CATF Pushes Back On Oil and Gas Deregulation
In order to protect the public’s health and welfare from the impacts of greenhouse gas emissions from the oil and gas sector, CATF and our partners have just strongly pushed back on the Trump Administration’s most recent efforts to deregulate the oil and gas industry. Essentially, we are stating that EPA has blatantly and dangerously abdicated its Clean Air Act duty.
EPA’s proposal, published in September, described how they would exempt every source in the oil and gas transmission and storage segment from compliance with methane standards established in 2016. But they didn’t stop there. After that, EPA’s proposal lays out its plan to deregulate methane entirely. Together, these two components of EPA’s proposal are egregious—and are even worse when coupled with EPA’s October 2018 proposal to severely weaken the leak detection and repair (LDAR) requirements of the 2016 standards.
These proposals have one underlying purpose: to make sure that existing sources within the oil and gas sector will be allowed to keep polluting indefinitely, without being required to undertake even common-sense measures to reduce emissions. As a result, if the proposal is finalized, CATF estimates that the industry will emit an additional 4.3 million metric tons of methane in 2025 (as well as an additional 1 million metric tons of volatile organic compounds and 38,000 metric tons of hazardous air pollutants), above what they’d emit if EPA followed its minimal duties under the law. These increased methane emissions are equivalent to the carbon dioxide emissions from nearly 100 coal-fired power plants.
CATF and its partners explained in our comments that EPA’s treatment of methane and the oil and gas industry proposal is illegal and that the 2016 methane standards must remain in place for the entire sector.

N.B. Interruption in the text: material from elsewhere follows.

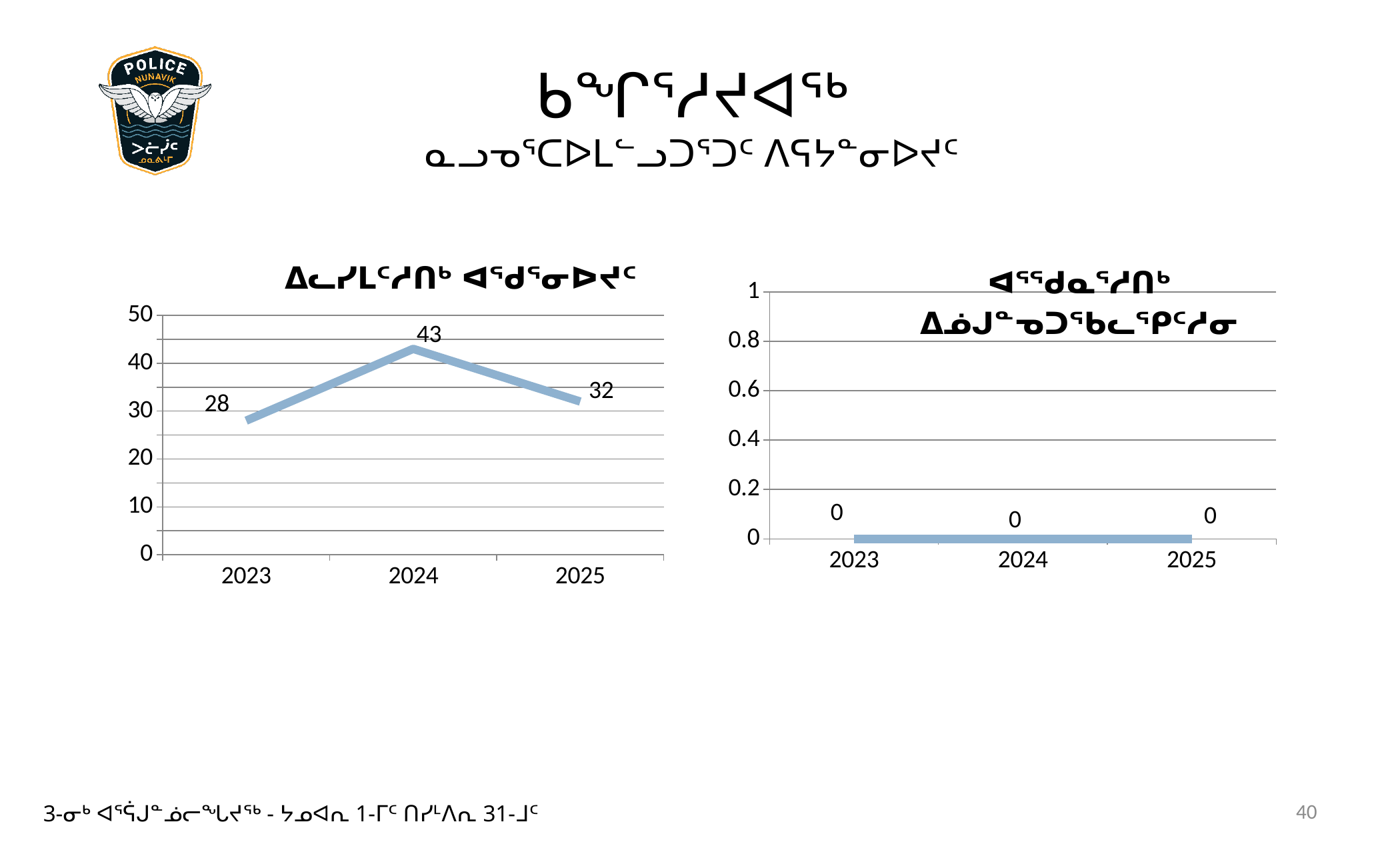
What kind of chart is the left chart? line chart In the left chart, what is the value for 2023? 28 In the left chart, what is the difference between the values for 2024 and 2023? 15 In the right chart, what is the total of the values for 2023, 2024 and 2025? 0 In the right chart, what is the value for 2024? 0 In the left chart, is the value for 2024 greater or less than 40? greater In the left chart, what is the value for 2024? 43 In the left chart, what is the value for 2025? 32 In the left chart, which is larger, the value for 2025 or the value for 2023? 2025 How many years are plotted in the left chart? 3 In the left chart, which year has the highest value? 2024 In the left chart, which year has the lowest value? 2023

In the second part of the proposal, EPA includes a meandering call for comments – without actually proposing anything— in a conspicuous effort to erect barriers to regulating various kinds of dangerous emissions from highly-polluting categories of sources. Under the Clean Air Act, EPA must list categories of sources that cause, or significantly contribute to, air pollution which may reasonably be anticipated to endanger public health or welfare. After the category is listed, EPA must establish standards for the source category.
EPA recognizes that this plain language in the Act requires it to make a finding about the dangers of a pollution problem and a source category’s contribution to it before listing the category but, in the proposal, EPA wonders whether it must go through this same formal process for each pollutant from the source.
CATF and its partners submitted comments yesterday explaining that EPA must control air pollution, writ large, from the source category once it is listed. The burden is on the Agency to give a rational basis if it declines to regulate a pollutant from a listed category, not to make an additional finding that an individual pollutant is dangerous before regulating it. The Clean Air Act was designed to prevent pollution, not prevent pollution control.